═════ Provided information ═════

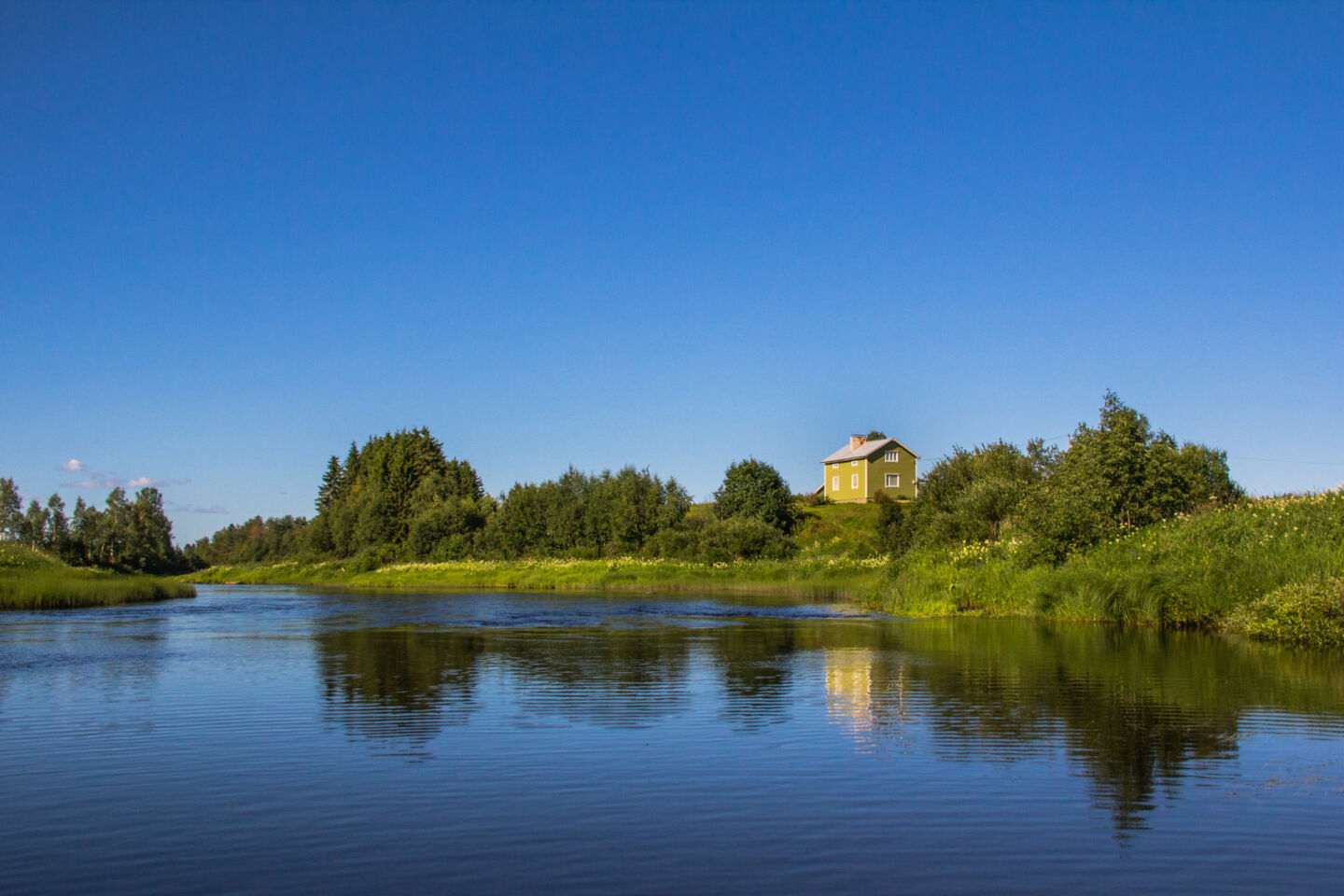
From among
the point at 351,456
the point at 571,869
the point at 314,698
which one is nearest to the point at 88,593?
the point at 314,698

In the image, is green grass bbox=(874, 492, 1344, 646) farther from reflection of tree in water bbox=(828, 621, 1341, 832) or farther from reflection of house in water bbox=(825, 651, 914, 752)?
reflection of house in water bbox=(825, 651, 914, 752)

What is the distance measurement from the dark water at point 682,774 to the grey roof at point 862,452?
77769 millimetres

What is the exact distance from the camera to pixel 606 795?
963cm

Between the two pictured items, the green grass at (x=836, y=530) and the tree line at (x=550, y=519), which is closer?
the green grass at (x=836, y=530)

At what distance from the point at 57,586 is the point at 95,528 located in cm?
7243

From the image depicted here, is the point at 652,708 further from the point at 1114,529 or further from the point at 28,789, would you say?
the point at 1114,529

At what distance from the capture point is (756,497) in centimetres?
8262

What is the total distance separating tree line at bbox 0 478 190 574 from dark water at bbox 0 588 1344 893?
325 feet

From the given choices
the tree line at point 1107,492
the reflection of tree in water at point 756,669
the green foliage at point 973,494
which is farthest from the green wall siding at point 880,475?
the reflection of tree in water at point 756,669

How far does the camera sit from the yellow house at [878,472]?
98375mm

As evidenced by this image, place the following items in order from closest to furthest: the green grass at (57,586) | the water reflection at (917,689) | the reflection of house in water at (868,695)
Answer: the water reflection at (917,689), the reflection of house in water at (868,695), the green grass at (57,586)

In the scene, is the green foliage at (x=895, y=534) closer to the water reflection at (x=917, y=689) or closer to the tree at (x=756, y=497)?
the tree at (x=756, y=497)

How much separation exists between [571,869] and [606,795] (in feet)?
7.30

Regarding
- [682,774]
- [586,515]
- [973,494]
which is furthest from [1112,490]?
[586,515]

═════

* Task prompt
Convert the lines above into a numbered list, skipping any blank lines and leaving out the picture.

* Output for this task
1. From among
2. the point at 351,456
3. the point at 571,869
4. the point at 314,698
5. which one is nearest to the point at 88,593?
6. the point at 314,698
7. In the image, is green grass bbox=(874, 492, 1344, 646) farther from reflection of tree in water bbox=(828, 621, 1341, 832) or farther from reflection of house in water bbox=(825, 651, 914, 752)?
8. reflection of house in water bbox=(825, 651, 914, 752)
9. What is the distance measurement from the dark water at point 682,774 to the grey roof at point 862,452?
10. 77769 millimetres
11. What is the exact distance from the camera to pixel 606 795?
12. 963cm
13. Between the two pictured items, the green grass at (x=836, y=530) and the tree line at (x=550, y=519), which is closer?
14. the green grass at (x=836, y=530)
15. At what distance from the point at 57,586 is the point at 95,528 located in cm?
16. 7243
17. From the image depicted here, is the point at 652,708 further from the point at 1114,529 or further from the point at 28,789, would you say?
18. the point at 1114,529
19. At what distance from the capture point is (756,497) in centimetres?
20. 8262
21. What is the total distance separating tree line at bbox 0 478 190 574 from dark water at bbox 0 588 1344 893?
22. 325 feet
23. From the given choices
24. the tree line at point 1107,492
25. the reflection of tree in water at point 756,669
26. the green foliage at point 973,494
27. which is farthest from the green wall siding at point 880,475?
28. the reflection of tree in water at point 756,669
29. How far does the camera sit from the yellow house at [878,472]?
30. 98375mm
31. As evidenced by this image, place the following items in order from closest to furthest: the green grass at (57,586) | the water reflection at (917,689) | the reflection of house in water at (868,695)
32. Answer: the water reflection at (917,689), the reflection of house in water at (868,695), the green grass at (57,586)
33. In the scene, is the green foliage at (x=895, y=534) closer to the water reflection at (x=917, y=689) or closer to the tree at (x=756, y=497)?
34. the tree at (x=756, y=497)
35. How much separation exists between [571,869] and [606,795] (in feet)?
36. 7.30
37. Regarding
38. - [682,774]
39. - [586,515]
40. - [973,494]
41. which is furthest from [1112,490]?
42. [586,515]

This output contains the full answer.